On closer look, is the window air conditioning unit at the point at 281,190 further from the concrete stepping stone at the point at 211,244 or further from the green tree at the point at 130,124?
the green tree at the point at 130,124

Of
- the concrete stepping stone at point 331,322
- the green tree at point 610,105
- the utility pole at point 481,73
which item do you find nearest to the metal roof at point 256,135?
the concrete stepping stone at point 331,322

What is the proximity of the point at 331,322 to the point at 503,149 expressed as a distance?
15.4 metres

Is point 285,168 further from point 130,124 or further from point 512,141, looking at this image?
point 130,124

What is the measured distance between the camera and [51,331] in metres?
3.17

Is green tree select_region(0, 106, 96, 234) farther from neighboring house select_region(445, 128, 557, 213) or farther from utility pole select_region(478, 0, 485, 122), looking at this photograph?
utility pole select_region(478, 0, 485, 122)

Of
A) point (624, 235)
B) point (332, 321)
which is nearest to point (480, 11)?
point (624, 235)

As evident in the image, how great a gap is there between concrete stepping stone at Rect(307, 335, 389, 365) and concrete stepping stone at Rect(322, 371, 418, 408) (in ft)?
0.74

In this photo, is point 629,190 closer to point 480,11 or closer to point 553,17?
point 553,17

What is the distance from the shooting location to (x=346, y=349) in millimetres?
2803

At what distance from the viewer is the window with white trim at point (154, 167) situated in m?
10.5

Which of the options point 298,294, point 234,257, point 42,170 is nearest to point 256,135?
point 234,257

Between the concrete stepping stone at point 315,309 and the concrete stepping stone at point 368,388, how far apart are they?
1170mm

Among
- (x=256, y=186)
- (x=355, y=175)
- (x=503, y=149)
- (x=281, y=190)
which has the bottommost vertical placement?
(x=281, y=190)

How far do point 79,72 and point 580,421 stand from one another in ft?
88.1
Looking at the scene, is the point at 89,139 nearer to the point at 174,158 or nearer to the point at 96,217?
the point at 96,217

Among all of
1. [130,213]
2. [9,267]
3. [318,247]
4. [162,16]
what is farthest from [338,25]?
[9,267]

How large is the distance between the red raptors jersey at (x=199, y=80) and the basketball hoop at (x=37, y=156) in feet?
======
*Problem*.
Collect every line in the records above that contains the word "closer".

*Finished answer*.
On closer look, is the window air conditioning unit at the point at 281,190 further from the concrete stepping stone at the point at 211,244 or further from the green tree at the point at 130,124?
In this photo, is point 629,190 closer to point 480,11 or closer to point 553,17?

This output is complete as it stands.